At Alabama, Bryant allowed Nathan to refuse to pose for a photo with Gov. Wallace. Rutledge ran the wishbone offense, with Nathan running, catching and blocking out of the backfield as “the most unselfish guy I played with,” Rutledge said. The Crimson Tide won the national title their senior year.
“I think Tony would have won the Heisman Trophy with more carries at USC or Ohio State, but he chose Alabama because he was a true team player,” Greene said.
Nathan was picked in the third round of the 1979 NFL Draft by the Dolphins, married high school sweetheart Johnnie and moved to Miami, where he lives in the same house today.
As a Dolphin, he set all-purpose yardage records and befriended Newman, an intellectual offensive lineman who took University of Miami law school classes at night.
“We used to ask Ed to stop asking so many questions at team meetings so we could get out,” Nathan said.
Both became All-Pros – Nathan as a rookie returner, Newman as a guard – and were inducted into the Dolphins Walk of Fame in 2014.
After assistant coaching stints with the Dolphins and three other NFL teams, followed by FIU and high school coaching jobs, Nathan was pondering his next move when Newman offered him the bailiff post.
“You meet all different personalities with all kinds of problems and they don’t want to be here,” Nathan said. “Judge Newman and I try to reach them.

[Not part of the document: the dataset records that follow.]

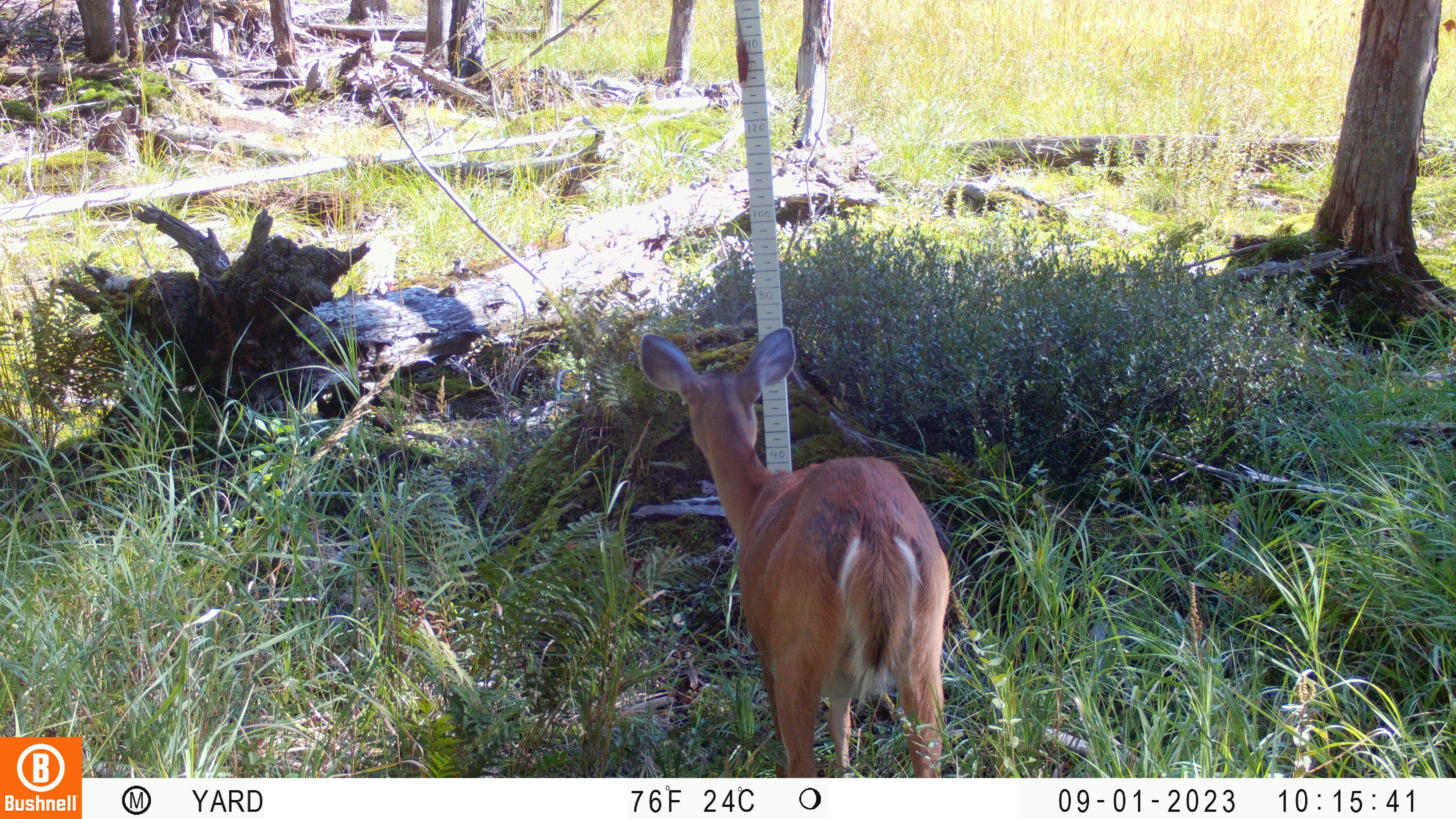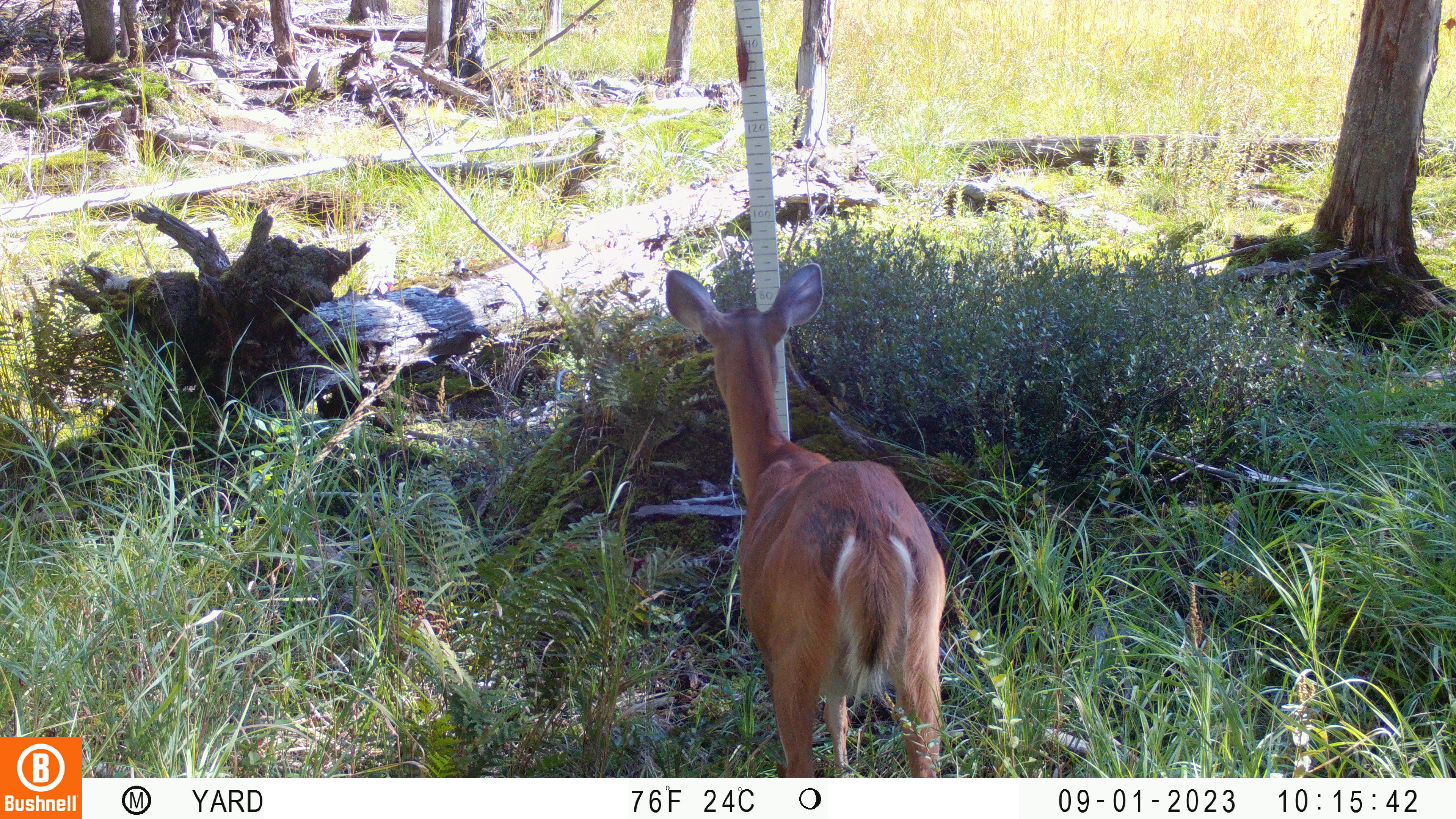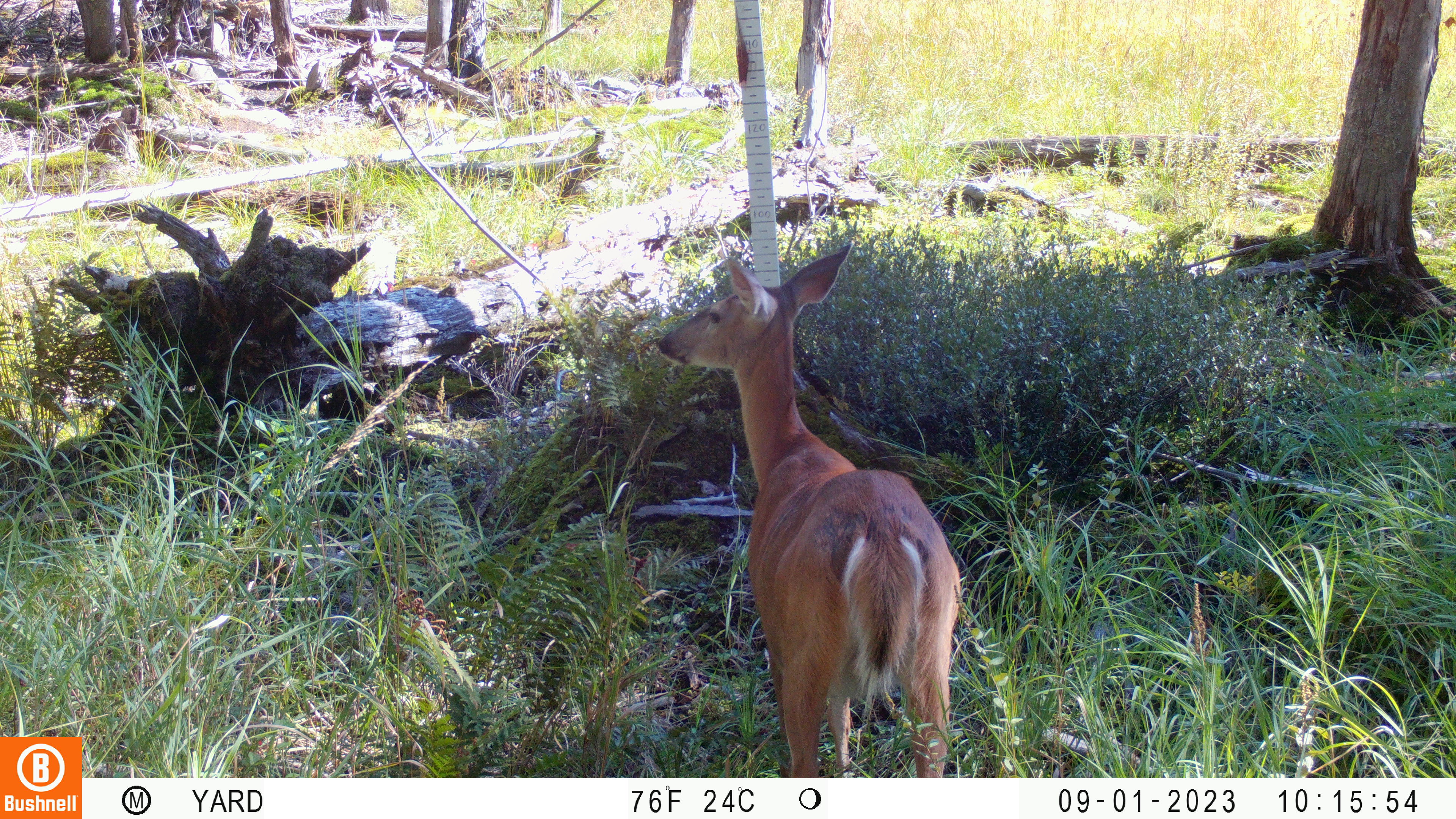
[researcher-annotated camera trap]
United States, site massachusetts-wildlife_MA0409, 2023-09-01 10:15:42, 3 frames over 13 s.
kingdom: Animalia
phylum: Chordata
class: Mammalia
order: Artiodactyla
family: Cervidae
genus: Odocoileus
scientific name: Odocoileus virginianus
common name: white-tailed deer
White-tailed deer (Odocoileus virginianus).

Like a football player who just wants to freelance and do it his way, you’ve got to explain how to conform to the rules. You tell them, ‘Please let this be the last time I see you.’ “
Newman said he’s never had to use the panic button on his bench and Nathan has never had to use his pepper spray.

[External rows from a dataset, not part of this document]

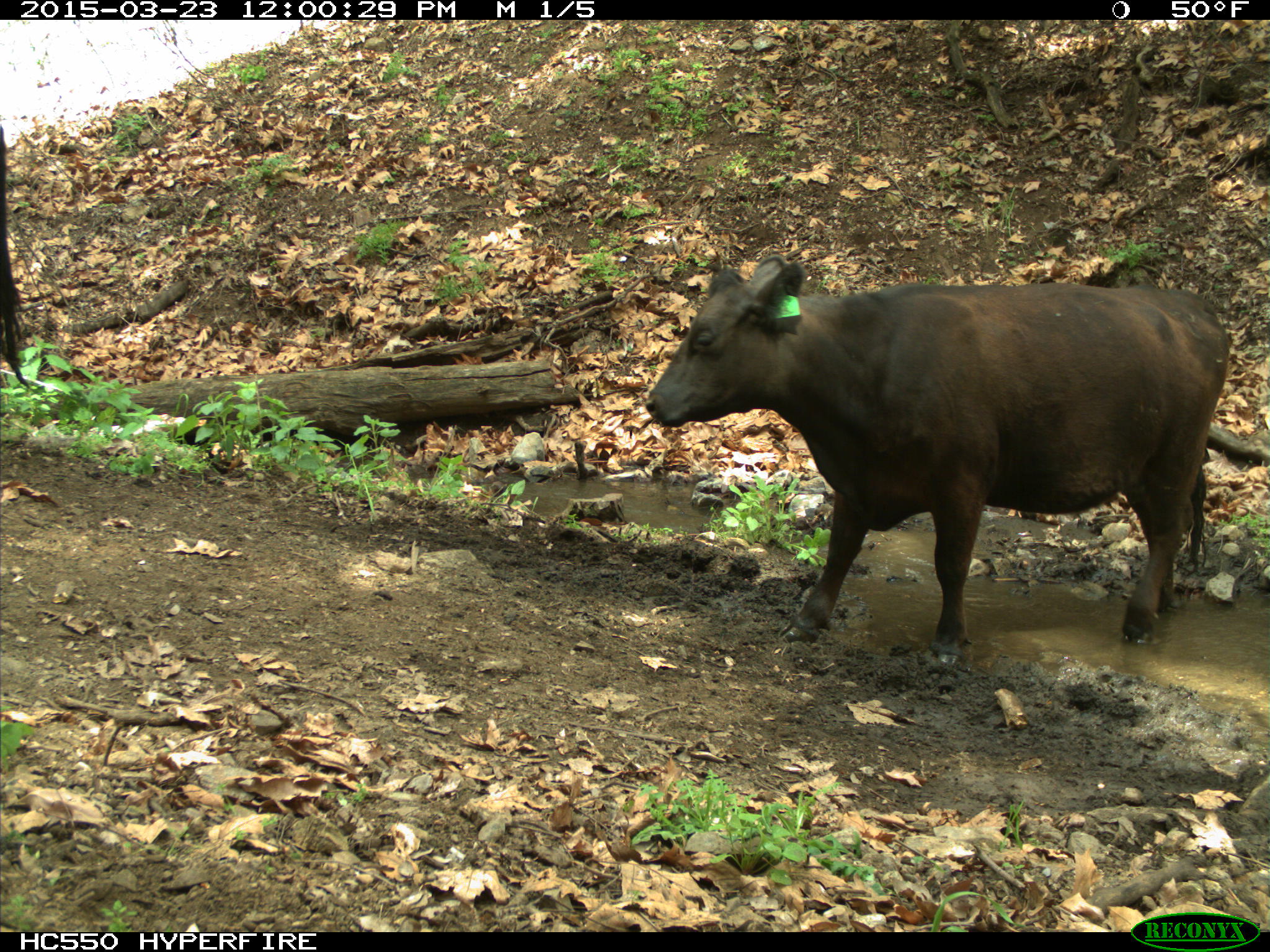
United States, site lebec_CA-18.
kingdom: Animalia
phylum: Chordata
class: Mammalia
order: Artiodactyla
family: Bovidae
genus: Bos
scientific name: Bos taurus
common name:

“We get manipulators, the anxious, the bold, the riffraff, the addicted, the depressed,” Newman said. “Tony and I have radar-like communication. We’re not sadistic. We’re fair. Sometimes I’ll use a Shula metaphor to deliver a message.”
The Brooklyn-born Newman, 64, has been a county court judge for 21 years, handling an average of 35 misdemeanor cases per day. He favors second chances and firm words of guidance. He sees himself and Nathan as “teachers, not executioners or torturers.” Newman dispenses justice with a velvet gavel, ordering community service, counseling and extended payment plans for fines when jail time can be avoided.

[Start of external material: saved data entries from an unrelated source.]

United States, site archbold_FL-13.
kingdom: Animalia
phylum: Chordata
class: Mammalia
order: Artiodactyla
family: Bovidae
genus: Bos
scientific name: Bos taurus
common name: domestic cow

“Most people are redeemable,” he said. “The worst thing a judge can do is get jaded. The underlying philosophy is that I’m a doctor of society preparing the right prescription.”
Aiding Newman in that trying but noble task is Nathan, still the humble peacemaker using the lessons he learned at Woodlawn.
“You get a soft spot in your heart for people,” Nathan said. “I’ve met some very angry folks. I just talk to them: ‘Can you calm down, man? How can we fix this situation?’
“When I was young, I developed faith in people. I’ve never lost it.”